------ TEXTO DO DOCUMENTO

Ele está pensando um momento histórico complicado, de intensas disputas entre dois blocos econômicos hegemônicos e com orientações políticas conflitantes, apesar de já neste momento do pós-guerra o chamado comunismo não representar uma ameaça ao capitalismo. Em notável contribuição, Francisco de Oliveira explica a diferença marcante entre as burguesias dos países imperialistas e das de economia dependente. Chico, em Crítica à Razão Dualista, explica que por razões estruturais não haverá no Brasil o rompimento total com o sistema, como se deu com a burguesia europeia nos períodos das revoluções burguesas, onde a ruptura se deu em todos os níveis e em todos os planos.

Aqui, as classes proprietárias rurais são parcialmente hegemônicas, no sentido de manter o controle das relações externas da economia, que lhes propiciava a manutenção do padrão de reprodução do capital adequado para o tipo de economia primário-exportadora. Com o colapso das relações externas, essa hegemonia desemboca no vácuo. (OLIVEIRA, 1981)

------------

**OBJETIVO DA TAREFA:**
Resuma o texto do documento em duas frases.

------ SEÇÃO DE DADOS

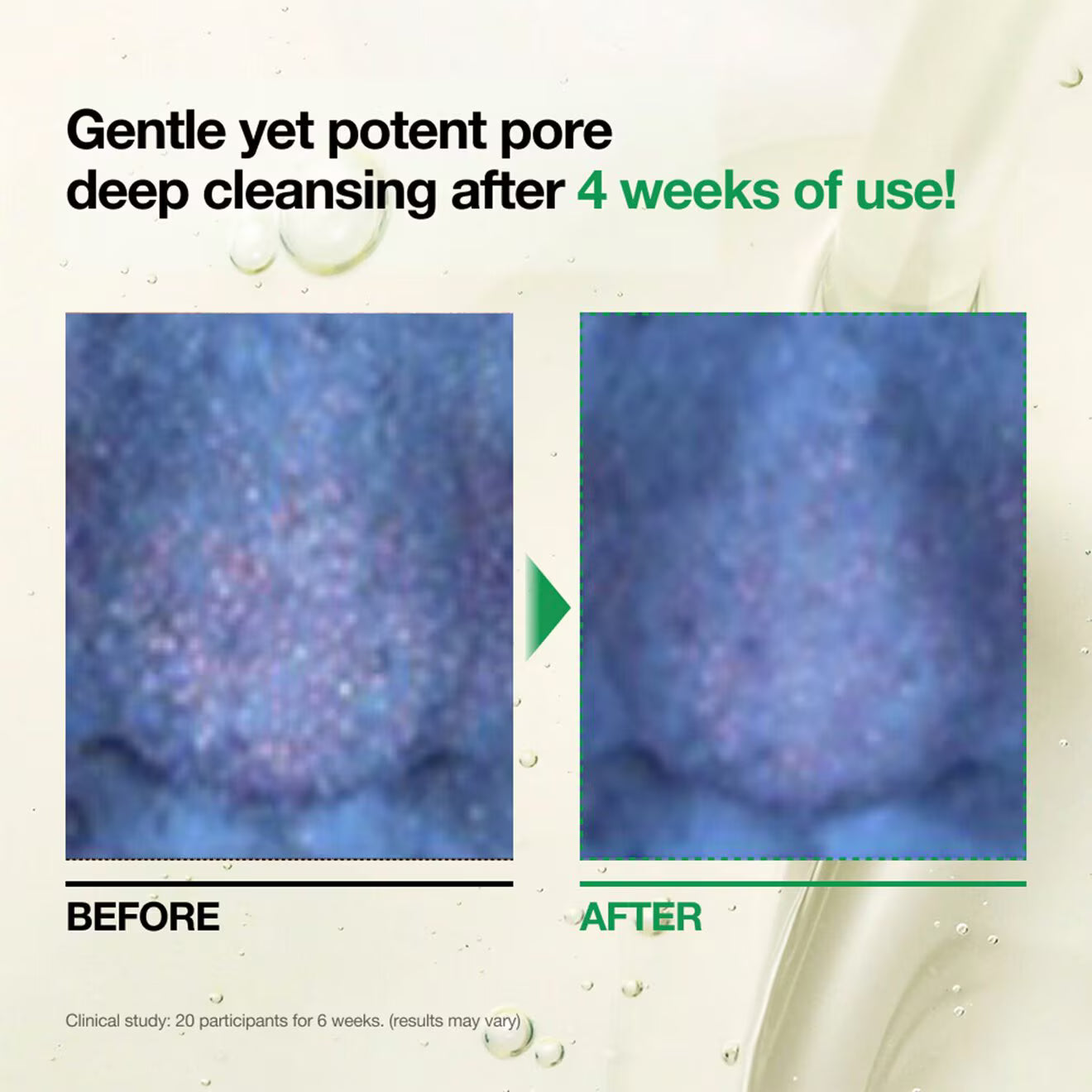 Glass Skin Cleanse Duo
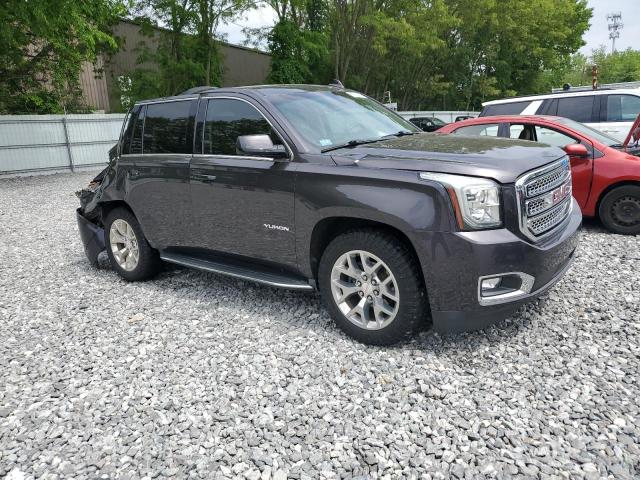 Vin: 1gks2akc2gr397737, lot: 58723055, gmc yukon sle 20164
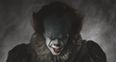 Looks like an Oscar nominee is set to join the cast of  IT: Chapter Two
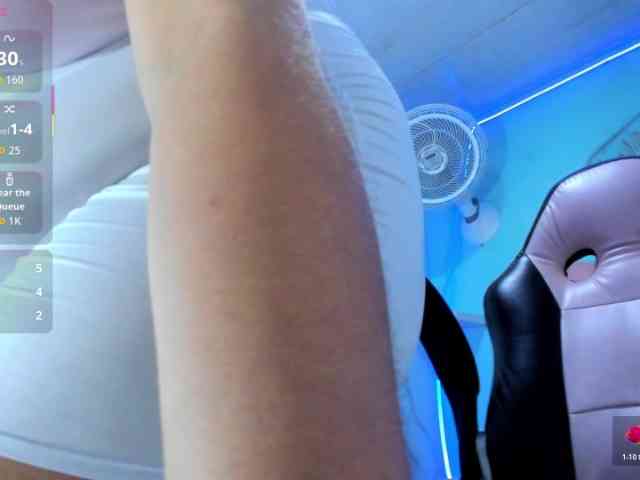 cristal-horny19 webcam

------------

**RESPOSTA DA TAREFA:**
Francisco de Oliveira explica a diferença entre as burguesias dos países imperialistas e as de economia dependente e, em Crítica à Razão Dualista, afirma que, por razões estruturais, não haverá no Brasil um rompimento total com o sistema como o que a burguesia europeia realizou nas revoluções burguesas. Aqui, as classes proprietárias rurais são parcialmente hegemônicas, pois controlam as relações externas da economia que mantinham o padrão de reprodução do capital próprio da economia primário-exportadora, e com o colapso dessas relações essa hegemonia desemboca no vácuo.